Holy geez, these cookies are so delicious. I saw a recipe for a cookie that included the old Andes Peppermints and thought, “I have so many leftover candy canes, who needs Andes?!” I have to admit, I ad-libbed this recipe a bit but these cookies will leave your house as fast as they took to bake. Your kids will LOVE making these with you and these will also keep that Christmas Spirit in your house throughout January! Enjoy!
- 1 box white cake mix
- 8 tablespoons butter, softened
- 1 egg
- 1/2 teaspoon peppermint extract
- 1/2 teaspoon vanilla extract
- 4 ounces cream cheese, softened
- 1 cup Oreo cookie crumbles
- 1 cup crushed candy canes
- 1/2 cup chocolate chips
- Preheat the oven to 350 degrees
- Combine the cake mix, butter, egg, extracts, and cream cheese until a soft dough forms.
- Stir in the cookie chunks, candy canes, and chocolate chips. Refrigerate dough for one hour (the longer you can keep the dough in the fridge, the better).
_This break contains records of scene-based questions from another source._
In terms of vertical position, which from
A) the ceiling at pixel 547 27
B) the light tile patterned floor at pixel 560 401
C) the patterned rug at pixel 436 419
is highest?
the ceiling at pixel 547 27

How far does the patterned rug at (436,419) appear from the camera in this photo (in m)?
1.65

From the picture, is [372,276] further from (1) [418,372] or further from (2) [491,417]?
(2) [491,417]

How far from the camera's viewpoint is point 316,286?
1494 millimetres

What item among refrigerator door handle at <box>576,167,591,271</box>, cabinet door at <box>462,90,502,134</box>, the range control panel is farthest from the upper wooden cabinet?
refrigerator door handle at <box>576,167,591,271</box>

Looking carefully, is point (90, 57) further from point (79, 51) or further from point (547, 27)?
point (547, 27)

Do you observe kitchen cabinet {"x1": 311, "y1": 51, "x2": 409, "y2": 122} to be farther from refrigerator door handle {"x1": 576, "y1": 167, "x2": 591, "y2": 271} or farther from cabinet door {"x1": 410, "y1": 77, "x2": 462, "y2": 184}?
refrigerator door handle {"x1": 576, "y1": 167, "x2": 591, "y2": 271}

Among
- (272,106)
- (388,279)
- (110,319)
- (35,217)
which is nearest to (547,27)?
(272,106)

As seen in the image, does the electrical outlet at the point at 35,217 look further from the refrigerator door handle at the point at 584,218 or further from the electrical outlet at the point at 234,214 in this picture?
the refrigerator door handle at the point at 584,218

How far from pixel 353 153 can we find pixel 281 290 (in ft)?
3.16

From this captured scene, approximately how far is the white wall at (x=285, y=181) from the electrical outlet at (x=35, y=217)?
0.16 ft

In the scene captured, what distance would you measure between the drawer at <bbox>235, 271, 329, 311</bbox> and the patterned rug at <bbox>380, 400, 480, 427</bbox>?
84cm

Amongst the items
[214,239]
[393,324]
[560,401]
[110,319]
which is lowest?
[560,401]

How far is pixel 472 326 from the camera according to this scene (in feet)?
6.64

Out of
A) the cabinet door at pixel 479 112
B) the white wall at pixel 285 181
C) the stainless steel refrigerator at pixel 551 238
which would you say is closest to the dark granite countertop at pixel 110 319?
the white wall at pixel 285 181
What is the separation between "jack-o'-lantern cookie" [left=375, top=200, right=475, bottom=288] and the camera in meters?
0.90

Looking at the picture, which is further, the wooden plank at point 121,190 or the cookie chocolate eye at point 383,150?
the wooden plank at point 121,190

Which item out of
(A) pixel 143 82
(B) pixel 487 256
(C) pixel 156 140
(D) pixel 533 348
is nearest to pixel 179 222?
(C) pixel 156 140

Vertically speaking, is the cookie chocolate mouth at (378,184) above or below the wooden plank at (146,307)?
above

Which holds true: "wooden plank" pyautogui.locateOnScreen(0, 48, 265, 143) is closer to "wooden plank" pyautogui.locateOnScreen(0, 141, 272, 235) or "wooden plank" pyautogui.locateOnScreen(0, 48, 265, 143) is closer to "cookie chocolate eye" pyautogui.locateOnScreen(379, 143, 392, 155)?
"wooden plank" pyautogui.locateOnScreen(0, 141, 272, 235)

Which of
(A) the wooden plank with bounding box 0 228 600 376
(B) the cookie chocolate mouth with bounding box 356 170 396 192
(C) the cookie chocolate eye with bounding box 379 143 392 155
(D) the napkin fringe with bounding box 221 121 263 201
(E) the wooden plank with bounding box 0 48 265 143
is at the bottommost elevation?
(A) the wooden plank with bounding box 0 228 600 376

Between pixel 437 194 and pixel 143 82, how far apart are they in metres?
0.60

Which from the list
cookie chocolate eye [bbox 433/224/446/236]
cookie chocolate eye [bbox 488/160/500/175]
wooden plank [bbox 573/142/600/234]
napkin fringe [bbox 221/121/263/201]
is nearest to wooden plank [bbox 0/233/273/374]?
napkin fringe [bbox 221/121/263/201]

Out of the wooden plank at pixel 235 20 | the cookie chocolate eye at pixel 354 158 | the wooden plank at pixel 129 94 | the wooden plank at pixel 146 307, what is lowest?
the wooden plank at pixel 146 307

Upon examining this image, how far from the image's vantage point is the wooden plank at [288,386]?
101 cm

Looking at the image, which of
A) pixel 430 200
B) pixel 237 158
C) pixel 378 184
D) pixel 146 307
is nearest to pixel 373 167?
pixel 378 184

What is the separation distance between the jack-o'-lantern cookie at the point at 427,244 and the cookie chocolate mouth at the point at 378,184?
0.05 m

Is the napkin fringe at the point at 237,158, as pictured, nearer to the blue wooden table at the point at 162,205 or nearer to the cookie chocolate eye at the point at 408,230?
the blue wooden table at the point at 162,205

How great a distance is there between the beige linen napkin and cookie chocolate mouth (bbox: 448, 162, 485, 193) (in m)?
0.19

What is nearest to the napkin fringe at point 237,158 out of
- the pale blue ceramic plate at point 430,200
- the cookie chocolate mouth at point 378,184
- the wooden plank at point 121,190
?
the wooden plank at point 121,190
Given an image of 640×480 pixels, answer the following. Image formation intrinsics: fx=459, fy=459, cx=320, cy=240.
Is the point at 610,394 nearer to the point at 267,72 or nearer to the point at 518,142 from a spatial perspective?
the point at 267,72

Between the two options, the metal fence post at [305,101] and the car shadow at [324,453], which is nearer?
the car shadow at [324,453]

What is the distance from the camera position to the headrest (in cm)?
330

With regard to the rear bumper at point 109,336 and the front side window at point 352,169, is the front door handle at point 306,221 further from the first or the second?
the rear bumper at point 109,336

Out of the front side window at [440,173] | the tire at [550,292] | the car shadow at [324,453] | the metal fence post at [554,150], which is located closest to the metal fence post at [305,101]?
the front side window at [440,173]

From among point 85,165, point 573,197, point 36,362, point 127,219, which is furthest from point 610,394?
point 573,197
- Scoop the dough into 24 1-inch balls.
- Bake for 10 minutes and remove from oven (the cookies will look slightly un-done when taking them out).
- Place the cookie sheet on your oven or counter and let sit for 5 minutes, allowing the cookie sheet to do the remainder of the cooking.
- After 5 minutes, remove from the cookie sheet with a spatula and ENJOY!